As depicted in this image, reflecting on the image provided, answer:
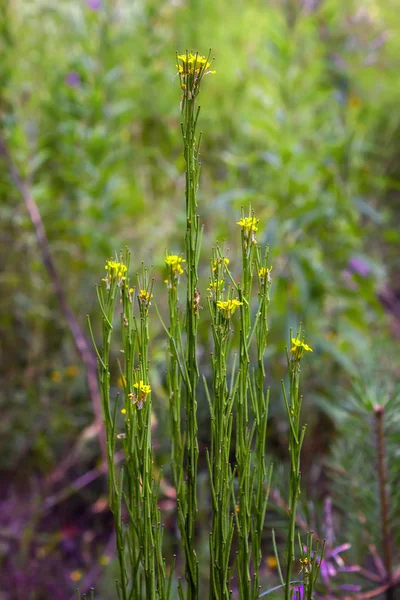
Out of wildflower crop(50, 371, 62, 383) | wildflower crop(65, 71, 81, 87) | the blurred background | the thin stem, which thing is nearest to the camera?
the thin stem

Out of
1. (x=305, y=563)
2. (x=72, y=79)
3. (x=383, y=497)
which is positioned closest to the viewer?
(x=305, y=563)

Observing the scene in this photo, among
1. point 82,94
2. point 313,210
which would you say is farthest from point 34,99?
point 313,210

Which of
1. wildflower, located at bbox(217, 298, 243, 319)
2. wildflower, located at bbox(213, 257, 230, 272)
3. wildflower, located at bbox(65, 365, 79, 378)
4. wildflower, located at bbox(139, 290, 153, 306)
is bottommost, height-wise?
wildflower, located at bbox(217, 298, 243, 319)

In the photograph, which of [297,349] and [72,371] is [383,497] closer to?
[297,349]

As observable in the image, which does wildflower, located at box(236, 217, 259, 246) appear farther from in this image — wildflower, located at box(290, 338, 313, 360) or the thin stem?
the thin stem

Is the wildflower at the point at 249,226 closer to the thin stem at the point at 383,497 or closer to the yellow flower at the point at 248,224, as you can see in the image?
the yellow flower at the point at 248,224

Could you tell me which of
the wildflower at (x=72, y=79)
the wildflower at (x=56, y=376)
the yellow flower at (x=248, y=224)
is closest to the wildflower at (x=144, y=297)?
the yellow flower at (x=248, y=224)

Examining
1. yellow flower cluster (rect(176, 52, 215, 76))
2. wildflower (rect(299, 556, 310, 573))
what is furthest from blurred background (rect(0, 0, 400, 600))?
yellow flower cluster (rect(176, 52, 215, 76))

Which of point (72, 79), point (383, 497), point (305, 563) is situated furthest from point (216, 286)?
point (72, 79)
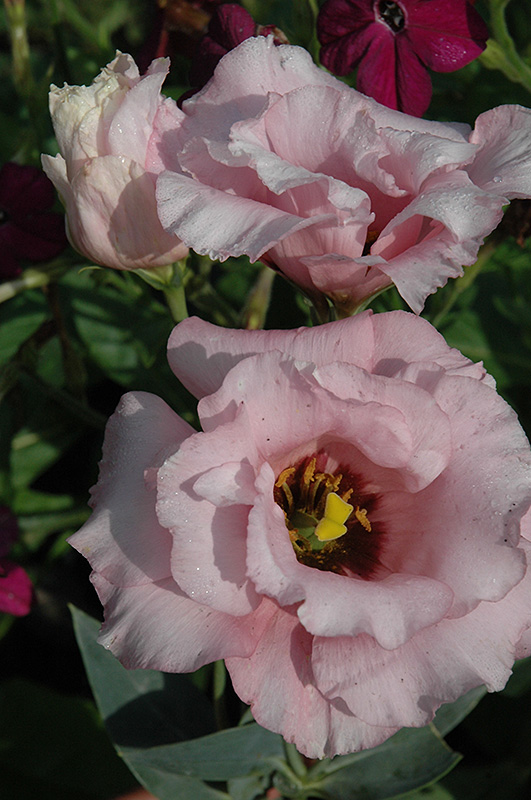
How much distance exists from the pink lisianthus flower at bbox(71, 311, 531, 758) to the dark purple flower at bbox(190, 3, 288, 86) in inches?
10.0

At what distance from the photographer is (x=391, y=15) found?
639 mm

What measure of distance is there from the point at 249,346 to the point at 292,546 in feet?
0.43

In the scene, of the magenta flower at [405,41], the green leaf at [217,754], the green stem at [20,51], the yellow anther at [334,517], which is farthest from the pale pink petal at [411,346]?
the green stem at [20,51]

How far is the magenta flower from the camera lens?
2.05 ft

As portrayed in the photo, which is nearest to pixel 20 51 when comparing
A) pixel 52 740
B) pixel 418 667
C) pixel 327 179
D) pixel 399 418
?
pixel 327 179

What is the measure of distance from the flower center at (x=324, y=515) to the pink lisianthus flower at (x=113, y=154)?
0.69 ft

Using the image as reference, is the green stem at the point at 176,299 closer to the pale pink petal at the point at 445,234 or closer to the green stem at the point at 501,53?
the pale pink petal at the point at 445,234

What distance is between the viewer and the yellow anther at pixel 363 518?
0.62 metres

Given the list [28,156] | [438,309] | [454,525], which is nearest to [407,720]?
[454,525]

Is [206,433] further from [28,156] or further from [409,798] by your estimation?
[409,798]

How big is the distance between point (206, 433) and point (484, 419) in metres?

------------------------------

* _TASK TO CARRY OUT_: Could you rewrite the entries starting with the line containing "Given the list" and going on through the end of the entries, using "farther" in place of "further" and leaving everything else unchanged?

* _EXPECTED ANSWER_:
Given the list [28,156] | [438,309] | [454,525], which is nearest to [407,720]?
[454,525]

Is [206,433] farther from [28,156] or farther from [409,798] by your estimation?
[409,798]

How big is the distance between point (206, 433) and point (484, 419) in metres?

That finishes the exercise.